— Start PAGE EXCERPT —
# What has been your longest crush?



## Reecedouglas1 (Oct 10, 2019)

I would say 10 years


----------



## CarpeLibrum (Jun 2, 2015)

4.5 years. We went on dates and she appreciated the nice things I did for her, but I was being used. She loved the attention. Thinking this was my first real shot at love, I persisted when I should've moved on. 

Oh well. I'm good now! Been with my current girlfriend for several years and she's a major upgrade. Very happy about that. Meanwhile, 4.5-year girl is still single and getting her heart broken by shady-a** guys. ¯\_ (ツ)_/¯​


----------



## Cool Ice Dude55 (Jan 7, 2014)

Oh wow...just three years. How did they sustain your interest for 10 years?


----------



## Persephone The Dread (Aug 28, 2010)

5 years maybe? Hard to say when it started exactly. They don't go on as long if you meet a lot of people and find new people to crush on but I don't anymore so. Lol. And it's funny because I thought the crush before that which lasted about 3 years was insane and long (they sort of overlapped I think,) but that one was worse tbh at certain points and made me feel worse. Before that most of my crushes lasted I dunno months typically. Also I've lost a lot of time like it still feels like 2016. This is in addition to it still being 2012 because my life didn't progress and it still being 2000 because ??? time doesn't work in my brain.

(I think my brain needs someone because I can't really think of a long stretch of time where I didn't have someone on my mind like that.)

(I'm not including famous/fictional characters either which I tend to use for daydreaming and the same thing applies except I never meet or talk to any of them. So maybe as I've gotten older it's just also harder for me to find as many people attractive and the old interests persist longer than they would have done when I was a teenager or in my early - mid 20s.)
— End PAGE EXCERPT —
— Start DATA SHOWN —
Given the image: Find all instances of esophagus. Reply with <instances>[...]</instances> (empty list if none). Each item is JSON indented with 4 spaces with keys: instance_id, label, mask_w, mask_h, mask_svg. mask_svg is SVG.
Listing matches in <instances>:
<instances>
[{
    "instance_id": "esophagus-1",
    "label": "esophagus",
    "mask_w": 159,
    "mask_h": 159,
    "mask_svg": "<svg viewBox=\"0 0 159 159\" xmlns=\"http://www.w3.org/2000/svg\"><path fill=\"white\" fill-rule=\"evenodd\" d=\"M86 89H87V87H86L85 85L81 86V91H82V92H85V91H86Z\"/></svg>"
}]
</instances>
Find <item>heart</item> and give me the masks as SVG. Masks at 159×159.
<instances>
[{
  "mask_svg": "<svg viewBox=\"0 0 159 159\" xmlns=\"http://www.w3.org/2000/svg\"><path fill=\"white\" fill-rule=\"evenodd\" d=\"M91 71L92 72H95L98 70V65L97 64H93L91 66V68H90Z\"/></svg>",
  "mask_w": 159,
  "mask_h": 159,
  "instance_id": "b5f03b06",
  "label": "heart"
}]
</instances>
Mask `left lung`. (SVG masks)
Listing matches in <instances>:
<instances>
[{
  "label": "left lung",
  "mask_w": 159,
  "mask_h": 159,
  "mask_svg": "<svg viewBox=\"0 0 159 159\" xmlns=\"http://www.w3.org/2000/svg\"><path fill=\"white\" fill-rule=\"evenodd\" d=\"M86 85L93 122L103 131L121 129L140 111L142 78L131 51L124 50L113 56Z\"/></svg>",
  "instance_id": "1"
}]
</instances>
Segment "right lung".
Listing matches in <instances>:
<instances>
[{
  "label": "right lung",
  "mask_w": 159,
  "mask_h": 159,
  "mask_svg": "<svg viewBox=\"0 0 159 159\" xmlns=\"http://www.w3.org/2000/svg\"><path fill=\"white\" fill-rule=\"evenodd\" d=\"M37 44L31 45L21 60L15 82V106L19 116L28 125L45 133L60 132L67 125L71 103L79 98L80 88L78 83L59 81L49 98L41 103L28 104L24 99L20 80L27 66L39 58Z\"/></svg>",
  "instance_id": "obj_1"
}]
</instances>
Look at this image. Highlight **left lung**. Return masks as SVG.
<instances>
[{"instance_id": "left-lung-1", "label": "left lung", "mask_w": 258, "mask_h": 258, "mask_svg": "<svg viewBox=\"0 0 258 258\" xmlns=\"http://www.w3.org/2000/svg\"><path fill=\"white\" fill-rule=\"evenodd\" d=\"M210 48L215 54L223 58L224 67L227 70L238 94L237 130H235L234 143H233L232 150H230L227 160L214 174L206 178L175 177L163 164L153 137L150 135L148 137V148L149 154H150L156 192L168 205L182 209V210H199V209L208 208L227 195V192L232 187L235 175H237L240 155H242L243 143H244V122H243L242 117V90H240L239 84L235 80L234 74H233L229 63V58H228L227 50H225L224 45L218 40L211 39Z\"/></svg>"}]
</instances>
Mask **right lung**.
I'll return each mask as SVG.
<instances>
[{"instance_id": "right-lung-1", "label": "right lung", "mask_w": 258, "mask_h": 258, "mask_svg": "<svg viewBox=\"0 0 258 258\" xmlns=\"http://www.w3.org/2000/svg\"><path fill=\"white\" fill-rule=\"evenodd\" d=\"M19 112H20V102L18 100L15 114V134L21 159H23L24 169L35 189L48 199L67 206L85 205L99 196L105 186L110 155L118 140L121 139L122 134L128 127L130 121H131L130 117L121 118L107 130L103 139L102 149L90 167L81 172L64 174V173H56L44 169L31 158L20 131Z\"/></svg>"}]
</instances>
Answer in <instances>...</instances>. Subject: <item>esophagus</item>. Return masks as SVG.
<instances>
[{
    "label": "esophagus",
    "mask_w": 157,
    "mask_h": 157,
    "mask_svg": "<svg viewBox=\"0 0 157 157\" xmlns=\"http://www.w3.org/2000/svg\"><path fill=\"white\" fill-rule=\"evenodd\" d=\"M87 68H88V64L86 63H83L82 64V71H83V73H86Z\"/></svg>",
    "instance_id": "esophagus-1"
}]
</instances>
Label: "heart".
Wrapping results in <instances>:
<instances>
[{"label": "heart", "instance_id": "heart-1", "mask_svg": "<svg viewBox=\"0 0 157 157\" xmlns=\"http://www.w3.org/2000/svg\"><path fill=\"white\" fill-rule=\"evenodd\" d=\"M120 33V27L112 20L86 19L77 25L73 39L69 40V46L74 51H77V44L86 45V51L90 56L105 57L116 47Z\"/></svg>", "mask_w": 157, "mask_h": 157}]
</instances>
— End DATA SHOWN —
▶ [TASK REQUIREMENTS] Pick up the forum thread about people's longest crushes after its last post and continue it.

▶ [RESPONSE TO THE EXERCISE]
----------



## Zatch (Apr 28, 2013)

Little over 9 years. We started dating last weekend.


----------



## tonyhd71 (Jul 27, 2014)

Probably 3-6 years. There were periods I moved on and then returned to her life, then she left and I kept missing her, then moved on, then missed her again. Hard to tell honestly


----------



## MissAverage22 (8 mo ago)

5 years - I doubt the guy even knows but he has been wanting to talk to me for most of that time and never really has


----------



## kony22 (7 mo ago)

I only knew her for four years but it was 8 years until I was over her, replaced with something else.


----------



## CaptainRoommate (Aug 15, 2011)

Probably six to eight years, but it was rather mortifying to learn recently that EVERYONE KNEW THE WHOLE TIME. I thought I was mysterious.


----------



## blissfuldreams (7 mo ago)

10 years. Unrequited love. He was the person I talked with the most online and we kept in contact for 10 years.


----------



## Arelon (19 d ago)

10 years, i thinks just physical attraction but its weird even for me to continue this long


----------



## Socialmisfits (May 14, 2021)

About 6 years in high school.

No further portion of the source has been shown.